*Problem to work on:* Send back the line that contains "Jan 3, 2016;" and all lines following it through the end of the data below, exactly, omitting pictures.

* * * *

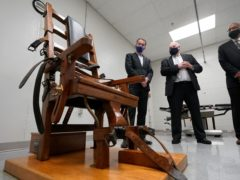 Virginia governor Ralph Northam, left, looks over the electric chair in the death chamber at Greensville Correctional Centre with Operations Director, George Hinkle, center, and Warden Larry Edmonds, right, prior to signing a bill abolishing the death penalty (Steve Heiber/AP)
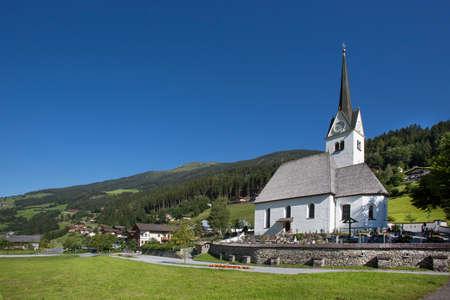 Beautiful church in a mountain landscape on a sunny day in austria. Banco de Imagens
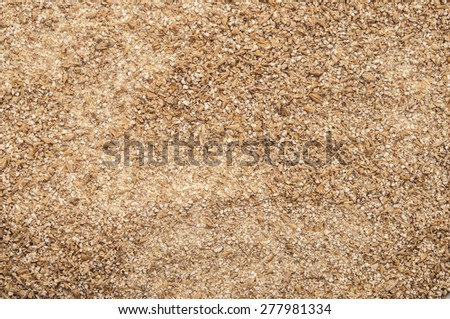 Roughly grind barley texture background - stock photo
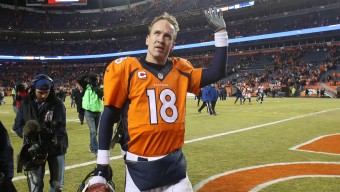 Jan 3, 2016; Denver, CO, USA; Denver Broncos quarterback Peyton Manning (18) waves to the crowd as he walks off the field after the game against the San Diego Chargers at Sports Authority Field at Mile High. The Broncos won 27-20. Mandatory Credit: Chris Humphreys-USA TODAY Sports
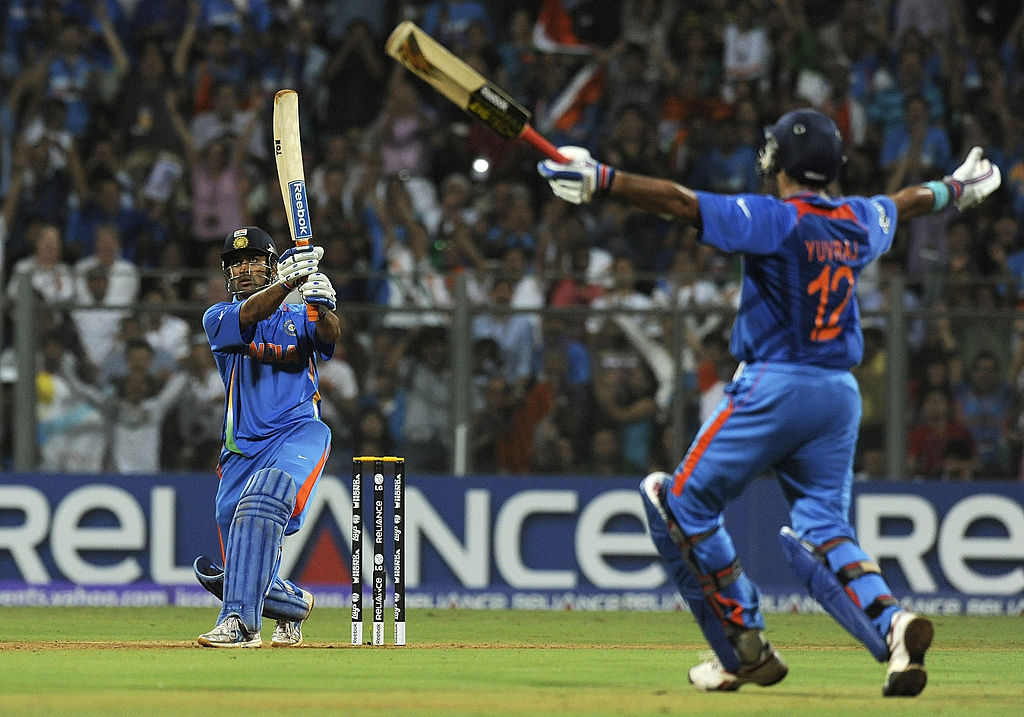 Indian captain Mahendra Singh Dhoni (L) hits a six to win against Sri Lanka as teammate Yuvraj Singh reacts during the Cricket World Cup 2011 final at The Wankhede Stadium in Mumbai on April 2, 2011. India beat Sri Lanka by six wickets. (Photo: INDRANIL MUKHERJEE/AFP via Getty Images)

* * * *

*Response below:*
 Jan 3, 2016; Denver, CO, USA; Denver Broncos quarterback Peyton Manning (18) waves to the crowd as he walks off the field after the game against the San Diego Chargers at Sports Authority Field at Mile High. The Broncos won 27-20. Mandatory Credit: Chris Humphreys-USA TODAY Sports
 Indian captain Mahendra Singh Dhoni (L) hits a six to win against Sri Lanka as teammate Yuvraj Singh reacts during the Cricket World Cup 2011 final at The Wankhede Stadium in Mumbai on April 2, 2011. India beat Sri Lanka by six wickets. (Photo: INDRANIL MUKHERJEE/AFP via Getty Images)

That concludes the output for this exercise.